◆ TEKS SUMBER
----
Pada intinya, dakwah harus dievaluasi, agar harakah dakwah tidak hanya menjadi simbol yang substansinya telah beralih pada sektor lain yang jauh dari nilai-nilai dakwah itu sendiri. Mudah–mudahan ayat ini menjadi bahan evaluasi bagi dakwah yang sama-sama kita lakukan: Katakanlah: “Inilah jalan (agama) ku, aku dan orang-orang yang mengikutiku mengajak (kamu) kepada Allah dengan hujjah yang nyata, Maha Suci Allah, dan aku tiada termasuk orang-orang yang musyrik”. [QS. Yusuf (12): 108]

Ukhwah Islamiyah

Semua orang yang berakal pasti sepakat bahwa persatuan itu sangat penting dan dibutuhkan oleh umat yang menginginkan kemenengan. Sungguh, syari’at telah memperhatikan hal itu dan bagaimana menjaganya.

Pada akhir-akhir ini, berbagai perselisihan silih berganti. Perselisihan memang sudah kepastian yang akan terjadi pada umat. Tapi, perselisihan yang terjadi sekarang ini sudah melampaui batas sehingga perlu adanya wasiat dan pencerahan terhadap makna persatuan.
Di antara dalil-dalil yang menjelaskan akan pentingnya menyatukan barisan adalah sebagai berikut.

Nash-Nash dari Al-Qur’an

Sungguh Al-Qur’an telah menjaga persatuan umat. Hal ini dijelaskan dalam banyak ayat Al-Qur’an, di antaranya Allah Azzawajalla berfirman (yang artinya): “Hai orang-orang yang beriman, bertakwalah kepada Allah sebenar-benar takwa kepada-Nya; dan janganlah sekali-kali kamu mati melainkan dalam keadaan beragama Islam. Dan berpeganglah kamu semuanya kepada tali (agama) Allah, dan janganlah kamu bercerai berai, dan ingatlah akan nikmat Allah kepadamu ketika kamu dahulu (masa Jahiliyah) bermusuh-musuhan. Maka Allah mempersatukan hatimu, lalu menjadilah kamu karena nikmat Allah, orang-orang yang bersaudara; dan kamu telah berada di tepi jurang neraka, lalu Allah menyelamatkan kamu dari padanya. Demikianlah Allah menerangkan ayat-ayat-Nya kepadamu, agar kamu mendapat petunjuk.” (Ali-Imran: 102-103).
----
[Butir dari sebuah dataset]
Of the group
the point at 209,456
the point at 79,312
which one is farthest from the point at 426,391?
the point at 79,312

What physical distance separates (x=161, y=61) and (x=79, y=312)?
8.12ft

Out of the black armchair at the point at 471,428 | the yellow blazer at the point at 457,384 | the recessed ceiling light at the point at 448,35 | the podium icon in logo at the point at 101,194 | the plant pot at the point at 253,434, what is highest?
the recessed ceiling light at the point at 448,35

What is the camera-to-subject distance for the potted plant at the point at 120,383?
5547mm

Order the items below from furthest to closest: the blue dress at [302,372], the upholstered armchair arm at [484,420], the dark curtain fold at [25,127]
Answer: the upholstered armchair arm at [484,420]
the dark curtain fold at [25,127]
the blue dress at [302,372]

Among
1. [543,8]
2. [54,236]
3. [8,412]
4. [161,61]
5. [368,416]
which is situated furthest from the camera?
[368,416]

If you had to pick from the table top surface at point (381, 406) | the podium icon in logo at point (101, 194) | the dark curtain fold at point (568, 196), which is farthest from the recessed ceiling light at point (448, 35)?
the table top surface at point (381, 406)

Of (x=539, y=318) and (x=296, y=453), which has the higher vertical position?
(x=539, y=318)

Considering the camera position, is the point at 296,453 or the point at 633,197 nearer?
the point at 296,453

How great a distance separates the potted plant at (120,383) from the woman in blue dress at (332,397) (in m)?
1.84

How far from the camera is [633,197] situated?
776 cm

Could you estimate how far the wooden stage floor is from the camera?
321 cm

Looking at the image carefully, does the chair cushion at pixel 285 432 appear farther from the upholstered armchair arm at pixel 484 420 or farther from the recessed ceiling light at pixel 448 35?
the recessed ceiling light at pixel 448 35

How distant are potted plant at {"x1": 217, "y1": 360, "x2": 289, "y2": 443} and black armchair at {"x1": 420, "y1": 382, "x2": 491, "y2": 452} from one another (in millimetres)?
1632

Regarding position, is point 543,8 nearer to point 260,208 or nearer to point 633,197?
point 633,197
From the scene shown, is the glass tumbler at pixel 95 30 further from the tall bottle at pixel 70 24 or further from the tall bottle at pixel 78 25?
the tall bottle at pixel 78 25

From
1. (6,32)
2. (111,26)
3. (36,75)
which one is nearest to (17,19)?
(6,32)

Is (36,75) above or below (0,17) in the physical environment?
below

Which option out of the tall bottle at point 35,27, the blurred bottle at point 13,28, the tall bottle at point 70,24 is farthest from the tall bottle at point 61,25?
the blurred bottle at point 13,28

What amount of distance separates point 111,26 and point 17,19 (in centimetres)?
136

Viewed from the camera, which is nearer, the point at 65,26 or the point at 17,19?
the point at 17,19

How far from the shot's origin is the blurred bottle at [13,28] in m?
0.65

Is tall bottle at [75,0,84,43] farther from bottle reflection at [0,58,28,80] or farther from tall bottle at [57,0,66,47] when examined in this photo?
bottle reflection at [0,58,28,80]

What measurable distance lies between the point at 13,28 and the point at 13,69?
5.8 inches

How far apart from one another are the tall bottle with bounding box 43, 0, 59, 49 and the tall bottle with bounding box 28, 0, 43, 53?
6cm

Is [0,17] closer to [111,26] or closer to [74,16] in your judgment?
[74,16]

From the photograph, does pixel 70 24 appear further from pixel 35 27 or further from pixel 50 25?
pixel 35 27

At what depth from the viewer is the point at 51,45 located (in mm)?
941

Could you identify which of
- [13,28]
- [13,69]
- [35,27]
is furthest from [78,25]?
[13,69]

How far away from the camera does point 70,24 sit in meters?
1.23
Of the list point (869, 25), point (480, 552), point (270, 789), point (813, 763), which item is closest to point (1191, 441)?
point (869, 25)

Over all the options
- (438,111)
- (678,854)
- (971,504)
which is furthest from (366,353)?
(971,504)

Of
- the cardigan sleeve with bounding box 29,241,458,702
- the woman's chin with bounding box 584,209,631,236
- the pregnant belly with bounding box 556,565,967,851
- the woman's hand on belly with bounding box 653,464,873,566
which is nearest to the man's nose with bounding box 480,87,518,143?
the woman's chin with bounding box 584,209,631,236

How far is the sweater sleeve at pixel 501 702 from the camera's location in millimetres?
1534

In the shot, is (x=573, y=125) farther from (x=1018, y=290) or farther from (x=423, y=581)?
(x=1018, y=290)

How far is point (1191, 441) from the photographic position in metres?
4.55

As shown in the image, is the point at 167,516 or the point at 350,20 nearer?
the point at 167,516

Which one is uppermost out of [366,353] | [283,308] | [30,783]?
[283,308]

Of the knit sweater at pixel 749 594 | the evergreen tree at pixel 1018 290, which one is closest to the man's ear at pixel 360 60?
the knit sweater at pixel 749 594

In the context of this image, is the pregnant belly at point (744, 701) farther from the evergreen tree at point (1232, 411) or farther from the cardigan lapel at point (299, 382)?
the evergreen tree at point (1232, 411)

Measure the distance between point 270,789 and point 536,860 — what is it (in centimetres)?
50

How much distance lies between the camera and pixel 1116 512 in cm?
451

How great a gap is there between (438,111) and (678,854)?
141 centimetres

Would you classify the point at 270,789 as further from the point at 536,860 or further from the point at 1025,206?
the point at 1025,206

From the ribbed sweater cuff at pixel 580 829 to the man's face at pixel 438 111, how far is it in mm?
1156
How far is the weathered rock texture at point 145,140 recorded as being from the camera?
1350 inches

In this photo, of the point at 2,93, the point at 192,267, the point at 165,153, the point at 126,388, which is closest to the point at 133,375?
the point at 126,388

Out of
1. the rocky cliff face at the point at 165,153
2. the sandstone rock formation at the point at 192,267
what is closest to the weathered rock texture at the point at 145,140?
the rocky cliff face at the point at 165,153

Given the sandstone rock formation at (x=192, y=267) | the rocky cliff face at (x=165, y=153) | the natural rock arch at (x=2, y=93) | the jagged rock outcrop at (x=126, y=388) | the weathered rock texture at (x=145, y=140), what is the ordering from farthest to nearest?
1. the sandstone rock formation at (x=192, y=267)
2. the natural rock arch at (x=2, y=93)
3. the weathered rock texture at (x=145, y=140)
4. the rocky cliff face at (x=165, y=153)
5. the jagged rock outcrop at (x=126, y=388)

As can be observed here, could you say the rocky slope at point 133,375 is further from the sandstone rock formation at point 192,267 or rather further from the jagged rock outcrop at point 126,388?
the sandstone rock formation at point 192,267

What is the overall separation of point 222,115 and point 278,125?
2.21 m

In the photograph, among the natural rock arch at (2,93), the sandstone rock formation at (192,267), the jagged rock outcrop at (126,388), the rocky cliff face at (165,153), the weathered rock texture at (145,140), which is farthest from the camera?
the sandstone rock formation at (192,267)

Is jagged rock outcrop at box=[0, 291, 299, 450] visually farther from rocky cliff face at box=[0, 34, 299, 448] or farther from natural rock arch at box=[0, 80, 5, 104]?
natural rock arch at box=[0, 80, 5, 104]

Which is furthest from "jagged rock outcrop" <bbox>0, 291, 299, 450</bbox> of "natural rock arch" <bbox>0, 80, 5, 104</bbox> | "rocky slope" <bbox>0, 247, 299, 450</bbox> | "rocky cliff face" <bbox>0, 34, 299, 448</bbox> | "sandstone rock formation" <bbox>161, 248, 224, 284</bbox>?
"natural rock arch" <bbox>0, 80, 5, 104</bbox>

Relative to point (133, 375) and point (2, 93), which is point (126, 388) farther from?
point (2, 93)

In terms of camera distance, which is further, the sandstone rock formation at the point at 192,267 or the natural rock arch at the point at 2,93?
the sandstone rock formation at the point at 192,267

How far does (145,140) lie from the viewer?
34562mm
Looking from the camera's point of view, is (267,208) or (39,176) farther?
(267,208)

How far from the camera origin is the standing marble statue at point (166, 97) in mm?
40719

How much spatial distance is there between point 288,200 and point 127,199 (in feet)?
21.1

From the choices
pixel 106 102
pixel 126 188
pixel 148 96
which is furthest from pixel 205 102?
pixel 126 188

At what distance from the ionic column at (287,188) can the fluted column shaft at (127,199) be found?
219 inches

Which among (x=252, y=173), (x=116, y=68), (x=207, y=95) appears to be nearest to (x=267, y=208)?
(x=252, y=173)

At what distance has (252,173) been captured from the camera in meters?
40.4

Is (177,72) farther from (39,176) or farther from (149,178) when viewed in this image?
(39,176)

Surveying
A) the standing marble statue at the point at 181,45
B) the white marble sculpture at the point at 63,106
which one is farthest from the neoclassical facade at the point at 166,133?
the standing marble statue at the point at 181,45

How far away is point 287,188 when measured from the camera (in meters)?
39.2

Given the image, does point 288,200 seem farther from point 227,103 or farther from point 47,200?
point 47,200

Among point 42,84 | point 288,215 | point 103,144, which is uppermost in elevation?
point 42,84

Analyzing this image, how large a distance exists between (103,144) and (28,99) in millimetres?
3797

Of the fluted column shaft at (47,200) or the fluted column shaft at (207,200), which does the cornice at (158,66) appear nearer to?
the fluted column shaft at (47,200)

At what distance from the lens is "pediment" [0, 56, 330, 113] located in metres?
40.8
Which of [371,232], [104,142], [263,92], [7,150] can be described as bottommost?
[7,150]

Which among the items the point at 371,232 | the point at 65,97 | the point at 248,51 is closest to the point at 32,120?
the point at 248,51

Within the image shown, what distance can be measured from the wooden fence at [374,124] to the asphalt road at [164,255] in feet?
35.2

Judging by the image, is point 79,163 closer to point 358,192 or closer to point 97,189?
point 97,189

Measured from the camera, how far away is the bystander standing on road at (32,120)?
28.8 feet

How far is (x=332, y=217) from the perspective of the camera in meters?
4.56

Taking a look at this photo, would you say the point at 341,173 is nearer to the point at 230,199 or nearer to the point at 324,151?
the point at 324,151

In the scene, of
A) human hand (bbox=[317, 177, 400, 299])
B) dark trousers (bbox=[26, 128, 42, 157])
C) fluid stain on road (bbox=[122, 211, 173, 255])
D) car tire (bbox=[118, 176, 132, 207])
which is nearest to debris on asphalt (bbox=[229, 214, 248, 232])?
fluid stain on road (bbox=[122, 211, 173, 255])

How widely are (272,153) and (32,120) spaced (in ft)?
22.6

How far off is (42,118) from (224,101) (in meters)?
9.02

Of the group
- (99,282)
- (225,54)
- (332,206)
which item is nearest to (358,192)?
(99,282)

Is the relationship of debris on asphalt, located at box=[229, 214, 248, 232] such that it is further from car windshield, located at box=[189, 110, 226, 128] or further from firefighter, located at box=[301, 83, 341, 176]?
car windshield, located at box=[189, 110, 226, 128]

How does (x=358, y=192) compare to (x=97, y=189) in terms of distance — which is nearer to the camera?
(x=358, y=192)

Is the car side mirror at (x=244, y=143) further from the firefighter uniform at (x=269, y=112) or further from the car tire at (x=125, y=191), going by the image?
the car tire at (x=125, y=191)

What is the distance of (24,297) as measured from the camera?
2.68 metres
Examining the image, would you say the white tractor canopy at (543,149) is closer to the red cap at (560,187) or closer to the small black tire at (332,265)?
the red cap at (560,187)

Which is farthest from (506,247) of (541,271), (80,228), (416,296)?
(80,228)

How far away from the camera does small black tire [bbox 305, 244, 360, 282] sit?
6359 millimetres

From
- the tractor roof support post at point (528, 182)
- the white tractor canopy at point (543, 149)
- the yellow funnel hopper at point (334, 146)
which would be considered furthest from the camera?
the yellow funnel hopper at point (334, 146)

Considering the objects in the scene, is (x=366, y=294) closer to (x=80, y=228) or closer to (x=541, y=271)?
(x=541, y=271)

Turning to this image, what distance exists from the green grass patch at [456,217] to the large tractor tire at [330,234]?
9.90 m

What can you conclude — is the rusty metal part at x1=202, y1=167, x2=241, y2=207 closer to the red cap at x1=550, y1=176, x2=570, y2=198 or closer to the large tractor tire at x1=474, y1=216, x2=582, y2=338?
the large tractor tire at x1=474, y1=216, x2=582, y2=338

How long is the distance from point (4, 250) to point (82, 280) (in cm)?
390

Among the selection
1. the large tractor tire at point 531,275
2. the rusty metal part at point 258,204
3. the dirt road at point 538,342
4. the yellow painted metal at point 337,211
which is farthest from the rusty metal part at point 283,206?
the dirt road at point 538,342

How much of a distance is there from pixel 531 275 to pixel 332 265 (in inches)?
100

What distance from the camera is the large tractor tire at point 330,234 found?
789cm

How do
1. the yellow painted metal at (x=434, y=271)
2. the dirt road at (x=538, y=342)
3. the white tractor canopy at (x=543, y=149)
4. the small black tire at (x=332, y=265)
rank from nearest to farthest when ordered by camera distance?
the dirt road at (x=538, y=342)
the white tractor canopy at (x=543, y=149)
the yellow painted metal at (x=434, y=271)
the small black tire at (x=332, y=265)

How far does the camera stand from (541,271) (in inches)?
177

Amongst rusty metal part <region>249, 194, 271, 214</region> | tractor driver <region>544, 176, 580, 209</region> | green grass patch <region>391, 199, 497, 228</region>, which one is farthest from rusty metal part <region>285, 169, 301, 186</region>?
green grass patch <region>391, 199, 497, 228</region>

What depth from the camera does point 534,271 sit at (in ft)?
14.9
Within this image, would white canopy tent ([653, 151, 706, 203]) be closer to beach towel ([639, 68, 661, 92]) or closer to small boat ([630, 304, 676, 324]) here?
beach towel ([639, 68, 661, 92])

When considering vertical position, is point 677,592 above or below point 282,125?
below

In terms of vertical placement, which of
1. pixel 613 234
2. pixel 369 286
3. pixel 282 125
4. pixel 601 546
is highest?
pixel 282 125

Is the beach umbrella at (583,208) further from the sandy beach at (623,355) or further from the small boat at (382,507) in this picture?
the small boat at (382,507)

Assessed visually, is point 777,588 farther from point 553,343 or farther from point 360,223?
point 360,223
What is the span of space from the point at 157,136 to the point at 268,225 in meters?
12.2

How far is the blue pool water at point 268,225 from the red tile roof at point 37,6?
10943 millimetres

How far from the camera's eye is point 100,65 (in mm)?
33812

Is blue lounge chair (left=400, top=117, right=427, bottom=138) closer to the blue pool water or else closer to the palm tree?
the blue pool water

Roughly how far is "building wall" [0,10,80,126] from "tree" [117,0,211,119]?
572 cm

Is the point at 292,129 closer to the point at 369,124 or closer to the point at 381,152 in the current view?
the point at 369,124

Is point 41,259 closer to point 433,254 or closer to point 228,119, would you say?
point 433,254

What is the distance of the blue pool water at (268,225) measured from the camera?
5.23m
----
◆ TUGAS LATIHAN 1
Tentukan apakah setiap pernyataan berikut sesuai dengan teks tentang persatuan umat. Jawab ya atau tidak, lalu kutip kata-kata penentunya dari teks itu. (a) Perselisihan yang terjadi sekarang dianggap sudah melampaui batas. (b) Perselisihan dikatakan tidak akan pernah terjadi pada umat. (c) Ayat yang dikutip dari surah Ali-Imran adalah ayat 102-103.
◆ TUGAS LATIHAN 2
Salin persis bagian teks tentang persatuan umat, mulai dari "Ukhwah Islamiyah" dan terus hingga "dan bagaimana menjaganya.".
◆ TUGAS LATIHAN 3
Lanjutkan teks tentang persatuan umat dari kalimat terakhir yang tertulis.

◆ HASIL LATIHAN 1
(a) Ya: "perselisihan yang terjadi sekarang ini sudah melampaui batas"
(b) Tidak: "Perselisihan memang sudah kepastian yang akan terjadi pada umat."
(c) Ya: "(Ali-Imran: 102-103)"

◆ HASIL LATIHAN 2
Ukhwah Islamiyah

Semua orang yang berakal pasti sepakat bahwa persatuan itu sangat penting dan dibutuhkan oleh umat yang menginginkan kemenengan. Sungguh, syari’at telah memperhatikan hal itu dan bagaimana menjaganya.

◆ HASIL LATIHAN 3
“Jikalau Tuhan-mu menghendaki, tentu dia menjadikan manusia umat yang satu, tetapi mereka senantiasa berselisih pendapat, kecuali orang-orang yang diberi rahmat oleh Tuhanmu, dan untuk itulah Allah menciptakan mereka. Kalimat Tuhan-mu (keputusan-Nya) telah ditetapkan: Sesungguhnya Aku akan memenuhi neraka Jahannam dengan jin dan manusia (yang durhaka) semuanya.” (Hud: 118-119).


Maksud dari firman Allah Ta’ala “Untuk Itulah Allah menciptakan mereka” adalah sebagaimana yang ditafsirkan oleh Ibnu Jarir, orang yang mendapatkan rahmat Allah tidak akan berselisih pada perselisihan yang membahayakan (tafsir Ibnu Jarir, 12/34).

Ibnu Abbas ra. menjelaskan bahwa Allah telah menciptakan mereka menjadi dua kelompok, yaitu kelompok yang dirahmati Allah (tidak akan berselisih), dan kelompok yang tidak dirahmati Allah (akan berselisih). Sehingga, ada di antara mereka yang celaka dan bahagia. (Tafsir Ibnu Jarir, 12/34).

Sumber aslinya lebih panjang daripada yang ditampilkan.